>> START Data
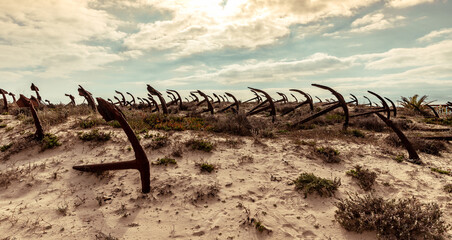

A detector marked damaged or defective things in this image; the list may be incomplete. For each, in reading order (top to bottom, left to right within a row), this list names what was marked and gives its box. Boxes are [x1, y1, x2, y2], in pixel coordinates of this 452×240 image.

corroded iron [16, 94, 44, 140]
corroded iron [78, 85, 96, 111]
corroded iron [73, 97, 151, 193]
rusty anchor [73, 97, 151, 193]
corroded iron [147, 84, 169, 114]
corroded iron [245, 87, 278, 123]
corroded iron [296, 83, 350, 130]
corroded iron [374, 112, 420, 163]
>> END Data
### What you will do:
Put every entry above into a two-column CSV with the columns input and output. Give one row per entry, with its text and its answer each in a single quoted field, line breaks replaced by spaces, and the pictures left out.

### Solution for this exercise:
input,output
"A detector marked damaged or defective things in this image; the list may be incomplete. For each, in reading order (top to bottom, left to right within a row), this list names what was marked and gives its box. Boxes are [x1, y1, x2, y2], in pixel coordinates of this 452×240 image.","corroded iron [16, 94, 44, 140] corroded iron [78, 85, 96, 111] corroded iron [73, 97, 151, 193] rusty anchor [73, 97, 151, 193] corroded iron [147, 84, 169, 114] corroded iron [245, 87, 278, 123] corroded iron [296, 83, 350, 130] corroded iron [374, 112, 420, 163]"